In other words, when animal displacements are collected at frequency 1/Δt and Δt (the actual time resolution for successive displacement collection) is substantially larger than what would be needed to reveal the fine-resolved path, one should – a priori – not expect to find support for Model 2 and 3 above. The MWR model is explicitly defined to represent a statistical-mechanical representation of movement; i.e., Δt should in fact be sufficiently large (the hidden layer should be deep) to ensure conditions for analysis at this temporally coarse-grained level of space use abstraction.

When it comes to energy expenditure, the MRW model rests on the conjecture that a given amount of kinetic energy pr. unit time Δt may be distributed over a range of spatio-temporal scales during this interval: many small displacements, some intermediate ones, and occasionally some very large ones in a scale-free manner (the Parallel processing postulate). This property leads to a Lévy-like step length distribution.

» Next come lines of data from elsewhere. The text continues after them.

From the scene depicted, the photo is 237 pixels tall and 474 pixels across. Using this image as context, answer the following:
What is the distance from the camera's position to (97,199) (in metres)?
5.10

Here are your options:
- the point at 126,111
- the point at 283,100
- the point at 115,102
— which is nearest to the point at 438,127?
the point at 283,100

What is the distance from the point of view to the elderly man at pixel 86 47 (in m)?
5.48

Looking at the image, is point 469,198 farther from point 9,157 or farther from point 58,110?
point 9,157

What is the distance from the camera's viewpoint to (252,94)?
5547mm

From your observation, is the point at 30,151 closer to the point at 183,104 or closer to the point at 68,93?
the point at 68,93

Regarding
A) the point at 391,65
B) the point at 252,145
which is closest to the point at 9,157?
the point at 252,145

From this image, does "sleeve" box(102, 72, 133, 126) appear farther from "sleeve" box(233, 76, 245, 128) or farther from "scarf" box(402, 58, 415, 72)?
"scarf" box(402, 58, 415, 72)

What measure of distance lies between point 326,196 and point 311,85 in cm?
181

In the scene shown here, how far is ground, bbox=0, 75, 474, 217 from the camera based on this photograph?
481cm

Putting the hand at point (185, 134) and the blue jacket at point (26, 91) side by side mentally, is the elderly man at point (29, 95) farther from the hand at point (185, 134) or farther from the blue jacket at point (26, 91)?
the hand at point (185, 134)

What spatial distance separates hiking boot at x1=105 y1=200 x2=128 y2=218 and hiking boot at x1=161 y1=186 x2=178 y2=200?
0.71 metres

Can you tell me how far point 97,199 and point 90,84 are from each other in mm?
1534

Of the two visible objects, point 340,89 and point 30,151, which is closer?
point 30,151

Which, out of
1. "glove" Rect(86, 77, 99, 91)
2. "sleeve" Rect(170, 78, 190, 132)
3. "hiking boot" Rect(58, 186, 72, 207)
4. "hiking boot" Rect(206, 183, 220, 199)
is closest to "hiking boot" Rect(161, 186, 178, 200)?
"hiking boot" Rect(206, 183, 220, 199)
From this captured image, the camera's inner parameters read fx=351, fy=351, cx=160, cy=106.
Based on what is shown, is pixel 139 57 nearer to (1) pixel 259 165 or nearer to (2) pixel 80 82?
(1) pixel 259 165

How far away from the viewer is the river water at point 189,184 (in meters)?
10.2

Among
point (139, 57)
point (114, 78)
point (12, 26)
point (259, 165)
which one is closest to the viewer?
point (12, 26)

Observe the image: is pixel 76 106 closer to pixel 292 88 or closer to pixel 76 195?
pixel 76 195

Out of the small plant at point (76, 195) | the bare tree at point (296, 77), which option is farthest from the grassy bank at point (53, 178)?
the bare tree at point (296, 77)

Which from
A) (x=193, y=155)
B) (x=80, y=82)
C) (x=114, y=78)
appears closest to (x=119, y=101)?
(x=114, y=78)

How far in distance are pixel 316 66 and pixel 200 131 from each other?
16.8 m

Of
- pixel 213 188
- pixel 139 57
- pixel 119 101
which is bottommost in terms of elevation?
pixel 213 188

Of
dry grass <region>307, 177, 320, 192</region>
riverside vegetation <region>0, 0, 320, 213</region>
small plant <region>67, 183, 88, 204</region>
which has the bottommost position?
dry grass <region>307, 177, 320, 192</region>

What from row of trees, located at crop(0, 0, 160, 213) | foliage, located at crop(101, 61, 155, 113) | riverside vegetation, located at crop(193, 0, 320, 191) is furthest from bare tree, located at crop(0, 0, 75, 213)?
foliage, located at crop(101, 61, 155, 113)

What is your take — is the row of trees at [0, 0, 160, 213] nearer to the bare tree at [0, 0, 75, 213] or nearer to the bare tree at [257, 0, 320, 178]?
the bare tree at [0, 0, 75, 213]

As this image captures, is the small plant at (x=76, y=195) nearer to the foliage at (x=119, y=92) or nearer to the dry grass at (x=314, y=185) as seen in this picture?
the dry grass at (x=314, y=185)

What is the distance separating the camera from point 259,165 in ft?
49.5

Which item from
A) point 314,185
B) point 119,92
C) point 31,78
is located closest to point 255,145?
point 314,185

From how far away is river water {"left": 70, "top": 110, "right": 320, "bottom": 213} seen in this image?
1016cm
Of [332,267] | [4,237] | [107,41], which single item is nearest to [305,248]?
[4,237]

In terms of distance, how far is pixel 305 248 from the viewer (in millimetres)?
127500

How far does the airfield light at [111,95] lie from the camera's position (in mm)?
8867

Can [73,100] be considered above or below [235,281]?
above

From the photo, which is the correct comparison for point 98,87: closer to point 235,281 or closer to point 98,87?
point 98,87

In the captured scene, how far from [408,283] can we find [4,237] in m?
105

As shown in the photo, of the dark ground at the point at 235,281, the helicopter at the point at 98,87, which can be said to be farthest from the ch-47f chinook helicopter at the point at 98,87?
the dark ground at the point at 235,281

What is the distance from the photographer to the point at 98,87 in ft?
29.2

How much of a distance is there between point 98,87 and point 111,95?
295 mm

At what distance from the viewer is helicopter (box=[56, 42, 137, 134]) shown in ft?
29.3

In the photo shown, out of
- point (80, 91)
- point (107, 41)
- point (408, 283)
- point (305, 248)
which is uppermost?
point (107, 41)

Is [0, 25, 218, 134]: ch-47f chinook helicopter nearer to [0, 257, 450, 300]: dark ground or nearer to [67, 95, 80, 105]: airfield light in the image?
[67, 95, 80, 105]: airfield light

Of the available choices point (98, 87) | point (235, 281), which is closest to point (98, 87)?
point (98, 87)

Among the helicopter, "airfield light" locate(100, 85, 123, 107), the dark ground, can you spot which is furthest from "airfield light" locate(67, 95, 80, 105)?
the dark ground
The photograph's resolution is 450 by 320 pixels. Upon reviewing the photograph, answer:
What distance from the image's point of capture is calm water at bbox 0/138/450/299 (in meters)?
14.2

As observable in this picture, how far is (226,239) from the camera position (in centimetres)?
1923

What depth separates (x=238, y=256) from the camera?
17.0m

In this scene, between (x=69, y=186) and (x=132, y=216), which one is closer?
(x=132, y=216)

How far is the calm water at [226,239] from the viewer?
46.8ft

* In fact, the site fidelity effect under MRW does not depend on this additive, self-reinforcing use of previously visited sites even if it represents an intrinsic property of the model’s generic formulation. However, absence/presence of this positive feedback property provides a testable aspect of its home range representation.

REFERENCES

Boyer, D, M. R. Evans, and S. N. Majumdar. 2016. Long time scaling behaviour for diffusion with resetting and memory. Cond. mat.stat-mech. (arXiv:1611.06743v1).

Gautestad, A. O. 2015. Animal Space Use: Memory Effects, Scaling Complexity, and Biophysical Model Coherence. Dog Ear Publishing, Indianapolis.

Gautestad, A. O., L. E. Loe, and A. Mysterud. 2013. Inferring spatial memory and spatiotemporal scaling from GPS data: comparing red deer Cervus elaphus movements with simulation models. Journal of Animal Ecology 82:572-586.

Marchand, P, M. Boenke and D. M. Green. 2017. A stochastic movement model reproduces patterns of site fidelity and long-distance dispersal in a population of Fowler’s toads (Anaxyrus fowleri). Ecological Modelling 360:63–69.